Work request 1> Output the passage of the World Tourism Day article between "Culture Promotes Tourism" and "in the world.", inclusive, copying it word for word.
Work request 2> For each statement below, state whether the World Tourism Day article supports it, answering yes or no and quoting the deciding words from the article. (a) World Tourism Day is commemorated every year on September 27. (b) The main celebrations for this year's World Tourism Day are to be held in Turkey. (c) The UNWTO endorsed "Tourism and Biodiversity" as the 2010 theme for World Tourism Day.
Extracted text Start Marker
Culture Promotes Tourism

Next month, Zimbabwe will join other countries in the world in commemorating the World Tourism Day at a time when the country’s tourism and hospitality industry is waking up from a slumber induced by illegal economic sanctions imposed by the West.

The fact that the inclusive Government has earmarked tourism as one of the six pillars of economic recovery means the country must take advantage of world events that mark the day.

Zimbabwe has the tourism tapestries, it has the tourist attractions of world standards and it is by far one of the safest tourist destinations in the world.

Zimbabwe is beautiful and attractive in its own right.

The industry, led by the Zimbabwe Tourism Authority, National Parks and Wildlife Management Authority and National Museums and Monuments of Zimbabwe, has managed to maintain the country’s tourist attractions intact.

ZTA chief executive Mr Karikoga Kaseke has managed to convince the industry to turn the entire month of September into the tourism month, through various activities that put the country in the limelight.

He has also come up with a concept paper that defines tourism in Zimbabwe, in terms of growth and investment. The World Tourism Day is commemorated worldwide annually on September 27 as the General Assembly of the World Tourism Organisation seeks to foster awareness among the international community of the importance of tourism and its social, cultural, political and economic values.

The day is celebrated by tourism enterprises and various organisations through participating in events on themes selected by the General Assembly of the UNWTO.

Zimbabwe’s Tourism and Hospitality Industry Minister Walter Mzembi is a member of the UNTWO executive committee, which places Zimbabwe at an advantage as its sits on the politburo of the world tourism board.

Zimbabwe should, therefore, take advantage of its influence and lure many influential people, through the ZTA’s perception management programme.

It is important to note that at its 12th session in Istanbul, Turkey, in October 1997, the UNWTO General Assembly decided to designate a host country each year in geographical order as the organisation’s partner for celebrating world tourism day.

In October 2009, during the 18th session in Astana, Kazakhstan, the UNWTO endorsed the 2010 theme for World Tourism Day as “Tourism and Biodiversity”.

It also put forward that the 2011 World Tourism Day be celebrated under the theme “Tourism Linking Cultures” as culture plays an integral role in tourism development. The main celebrations for this year will be held in Yemen.

The theme for this year is a celebration of tourism’s role in breaking down barriers across cultures and fostering tolerance, respect and mutual understanding.

In an often-divided world, these values represent the stepping stones towards a more peaceful future and Zimbabwe should take advantage of that.

Every people and every place possess a unique culture. Experiencing different ways of life, discovering new food and customs and visiting cultural sites have become leading motivations for travel, and as a result, a crucial source of revenue and job creation, particularly for developing countries.

Income from tourism is often redirected towards the safeguarding of these sites and even the revitalisation of cultures. Yet tourism growth brings serious responsibilities to minimise any potentially negative impacts on the cultural assets and heritage of mankind.

This year’s tourism day has been defined as an international call to all those involved in tourism to act in a way that is conscious and respectful of culture, which promotes intercultural dialogue and ensures that local communities fully participate in, and benefit from, the development opportunities of tourism.

Tourism is one of the largest and dynamic developing sectors of external economic activities.
Extracted text End Marker
Information supplied Start Marker
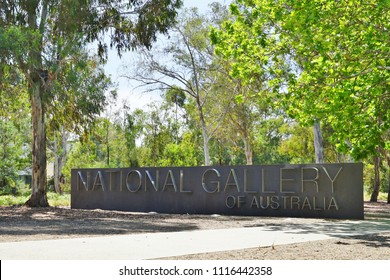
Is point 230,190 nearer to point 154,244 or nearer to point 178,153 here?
point 154,244

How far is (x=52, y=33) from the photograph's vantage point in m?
25.4

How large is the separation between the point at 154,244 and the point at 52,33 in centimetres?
1617

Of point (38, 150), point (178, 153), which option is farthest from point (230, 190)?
point (178, 153)

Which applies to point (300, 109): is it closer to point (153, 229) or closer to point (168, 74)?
point (153, 229)

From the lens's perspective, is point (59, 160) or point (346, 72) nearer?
point (346, 72)

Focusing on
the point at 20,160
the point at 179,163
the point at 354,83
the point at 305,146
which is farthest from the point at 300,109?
the point at 20,160

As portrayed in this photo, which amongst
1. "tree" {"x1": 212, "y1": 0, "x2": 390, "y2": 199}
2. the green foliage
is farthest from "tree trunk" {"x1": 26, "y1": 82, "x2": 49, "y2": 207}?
the green foliage

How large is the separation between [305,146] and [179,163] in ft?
Answer: 33.6

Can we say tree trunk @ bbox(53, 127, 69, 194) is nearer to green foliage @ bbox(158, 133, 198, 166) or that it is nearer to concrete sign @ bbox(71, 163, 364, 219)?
green foliage @ bbox(158, 133, 198, 166)

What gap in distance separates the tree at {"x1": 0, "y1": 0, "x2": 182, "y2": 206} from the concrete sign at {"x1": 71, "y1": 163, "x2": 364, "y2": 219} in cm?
278

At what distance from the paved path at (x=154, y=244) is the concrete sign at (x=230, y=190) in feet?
18.9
Information supplied End Marker
Your response 1>
Culture Promotes Tourism

Next month, Zimbabwe will join other countries in the world in commemorating the World Tourism Day at a time when the country’s tourism and hospitality industry is waking up from a slumber induced by illegal economic sanctions imposed by the West.

The fact that the inclusive Government has earmarked tourism as one of the six pillars of economic recovery means the country must take advantage of world events that mark the day.

Zimbabwe has the tourism tapestries, it has the tourist attractions of world standards and it is by far one of the safest tourist destinations in the world.

Your response 2>
(a) Yes: "The World Tourism Day is commemorated worldwide annually on September 27"
(b) No: "The main celebrations for this year will be held in Yemen."
(c) Yes: "the UNWTO endorsed the 2010 theme for World Tourism Day as “Tourism and Biodiversity”"